Он взял у меня из рук книгу и надписал ее. Это был Гиляровский.

…Помню, как сносился Охотный ряд, где теперь гостиница "Москва", там тогда были жалкие купеческие лавки. Помню, как строился Телеграф на Тверской. Асеев писал: "Это, с облаками заиграв, вырастает новый телеграф". Сейчас это звучит наивно и смешно, мы уже не удивляемся и небоскребам, а тогда это писалось всерьез, и мы чувствовали это так, как писал Асеев. Для нас это было событием. Событием был каждый новый дом в Москве. Мы радовались ему — это был советский дом, построенный нами! Мы тогда могли еще вести счет всему сами, всего еще было немного… И мы были счастливы, что мы соучастники всего этого. Мы были влюблены в идею строительства социализма, мы были влюблены в Маяковского, Мейерхольда. Это была наглая комсомольская юность. Я помню Маяковского на Лубянской площади, тогда еще булыжной. У фонтана на радиаторе машины он стоял и читал "Левый марш". Площадь была забита молодежью. Шла демонстрация: студентов. Это был ответ москвичей на убийство нашего посла Боровского фашистом Каверда, на ультиматум лорда Керзона. "Пусть, оскалясь короной, вздымает британский лев вой, — коммуне не быть покоренной, левой, левой, левой", — читал Маяковский, и мы, в кепках, в кожаных куртках, и наши девчонки, в красных косыночках, в сапогах, — подхватывали последние слова и гневно сжимали кулаки…
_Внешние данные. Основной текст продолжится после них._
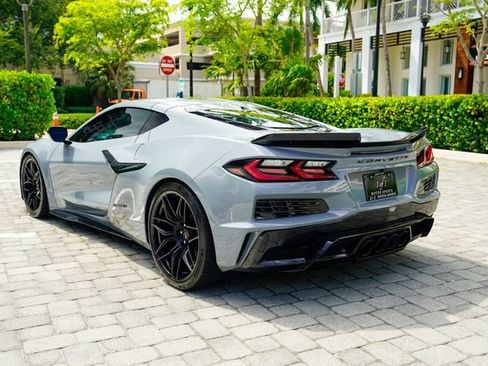 Used 2024 Chevrolet Corvette Z06 w/ Battery Protection Package RWD image 20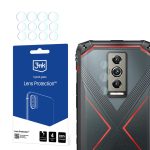 Protective glass 3MK  3mk Lens Protection Hybrid Glass for Camera Lens on Doogee Blade 10 / Pro / Ultra 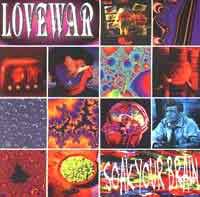 [Lovewar  Album Cover]
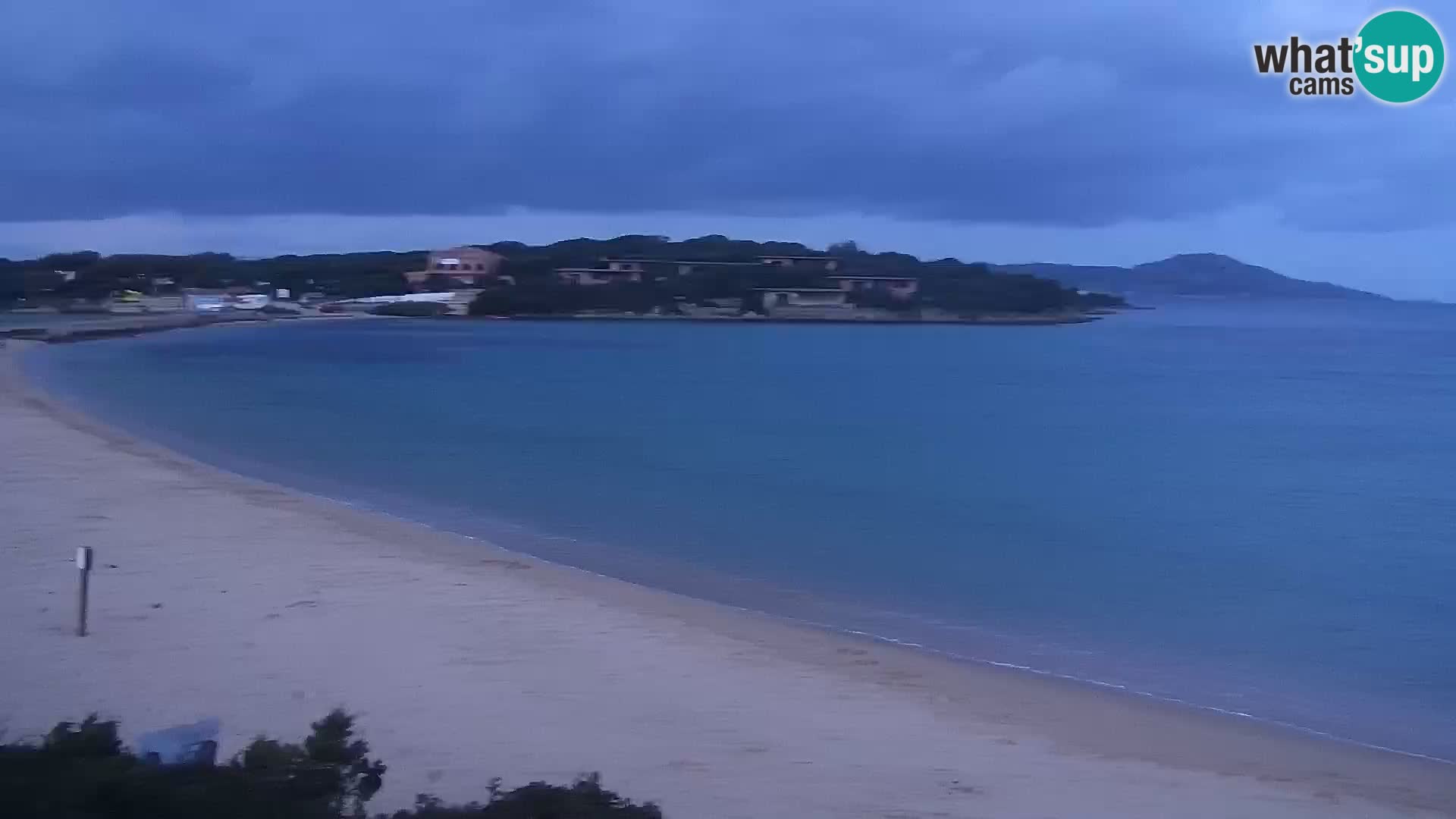 Webcam Porto Pollo Beach – Rupi’s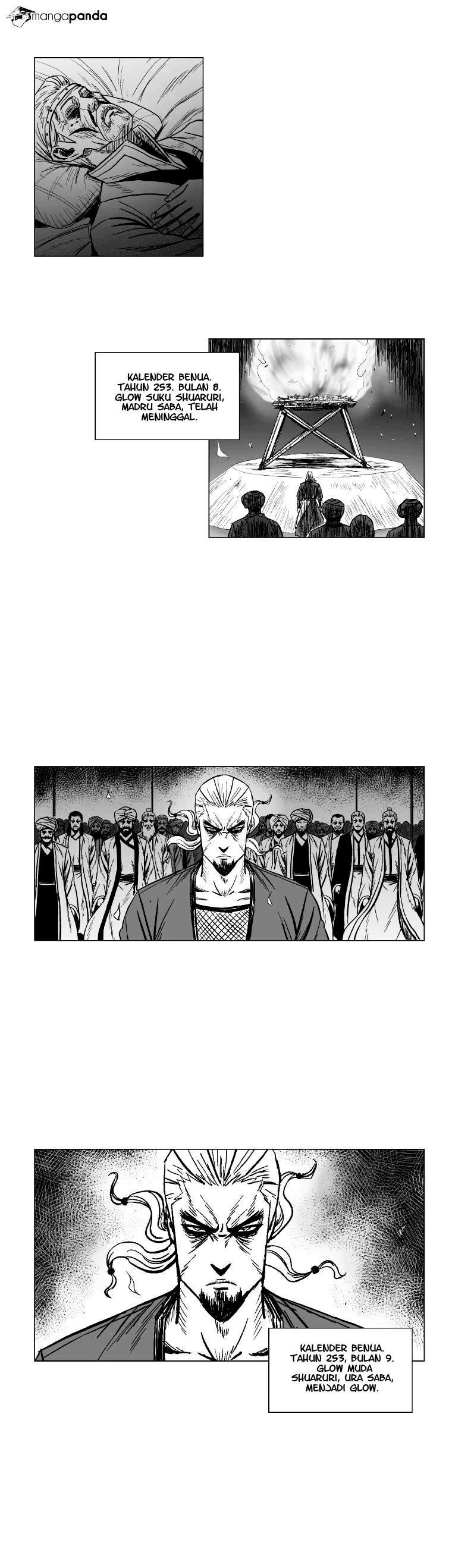 Red Storm Chapter 121 Gambar 3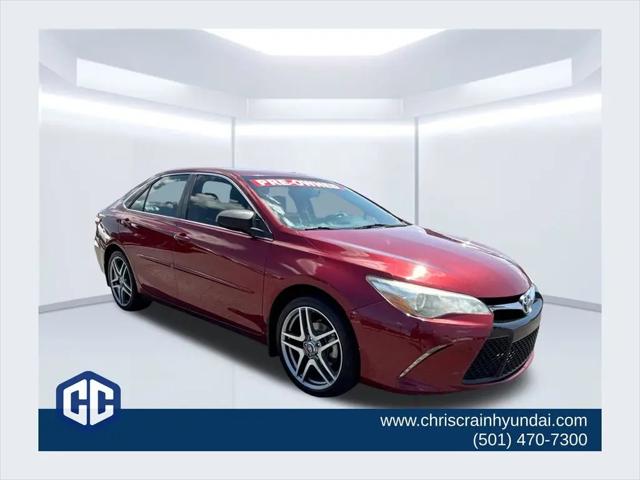 2017 Toyota Camry SE for sale in Conway, AR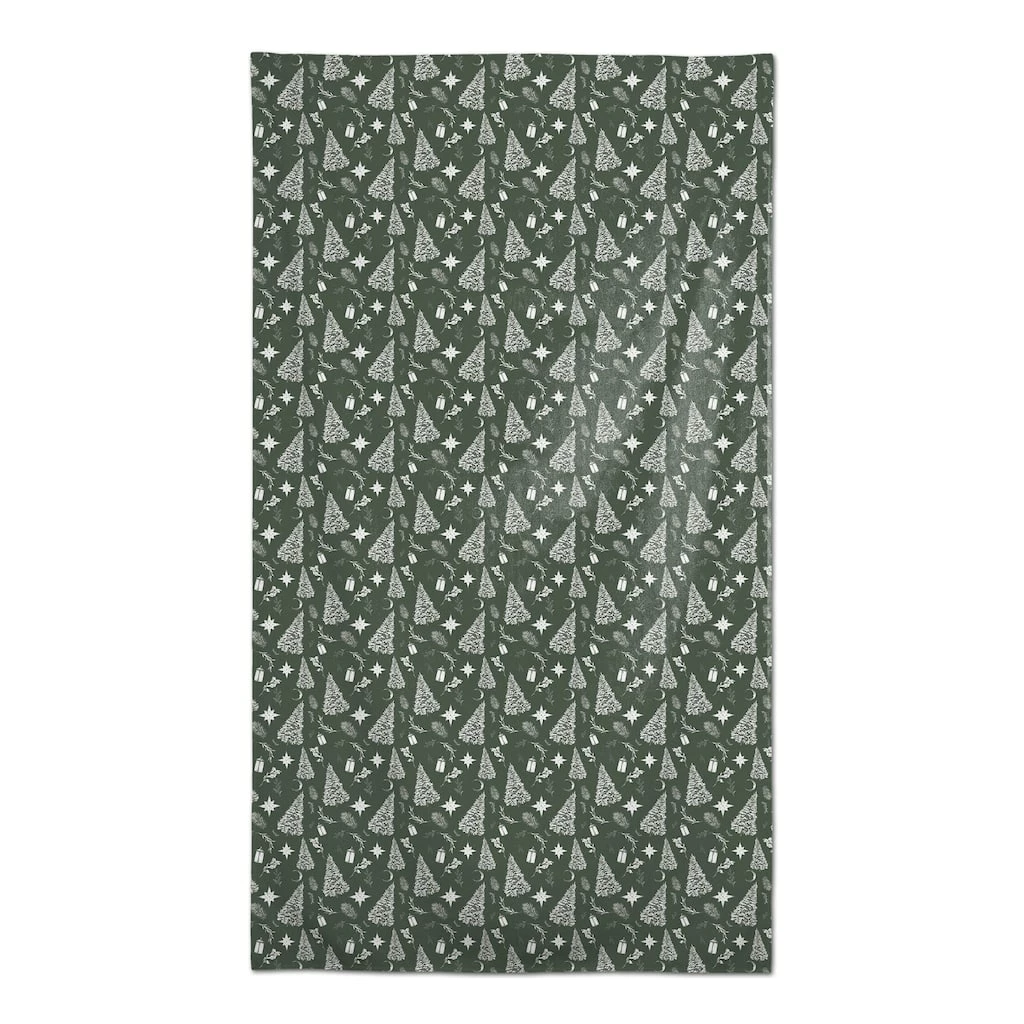 Brand new β 102" Sage π
Christmas Tablecloth by Designs Direct π§¨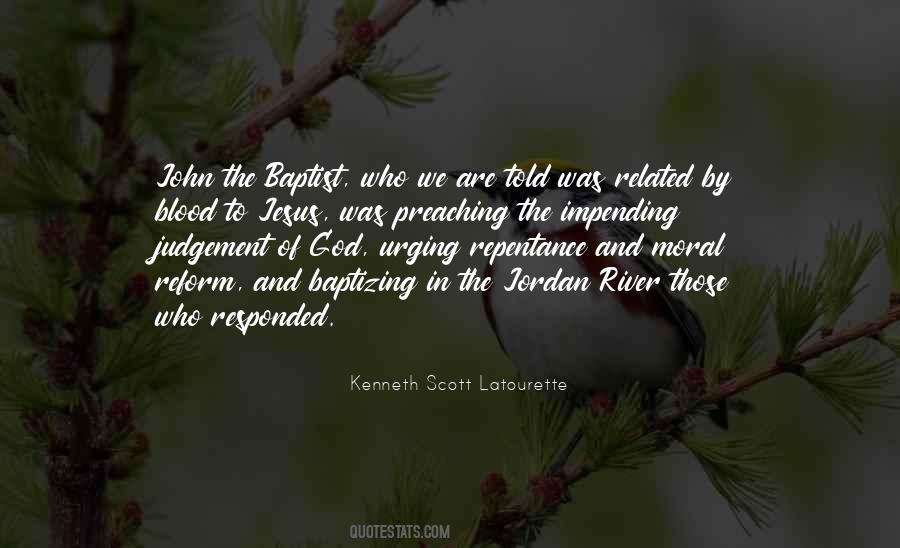 Quotes About Repentance To God #1272311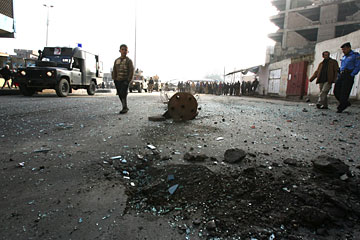 Roadside Bomb Blast Kills Two Children In Southern Yemen
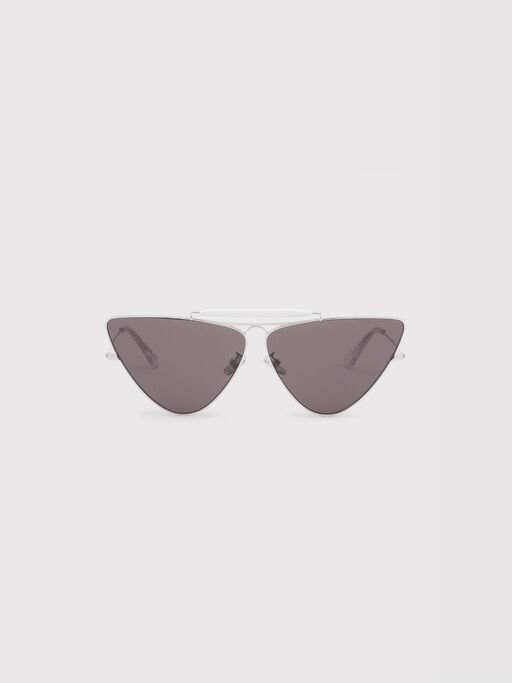 Silver Hypta sunglasses - Optical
Помню, как на лестнице в Детгизе я столкнулся с Маяковским. Мы с Женей Крекшиным только что получили наш первый гонорар. (Я рано начал писать рецензии и стихи, с шестнадцати лет). Мы обсуждали с Женей, на сколько хватит нам денег и что надо купить в первую очередь. Мы оба были без башмаков и прикручивали подметку проволокой, но нам было нужно купить еще что-то из хозяйственных предметов — не то ведро, не то чайник. Мы жили коммуной… Навстречу нам по лестнице поднимался Маяковский. У него в руках была палка с тяжелым набалдашником, во рту папироса. Мы остановились, пропустив его, и услышали, как кассир сказал ему в окошечко, что денег нет, что последние деньги получили только что двое молодых людей.

— Как, эти разбойники, которых я встретил на лестнице, ограбили всю кассу?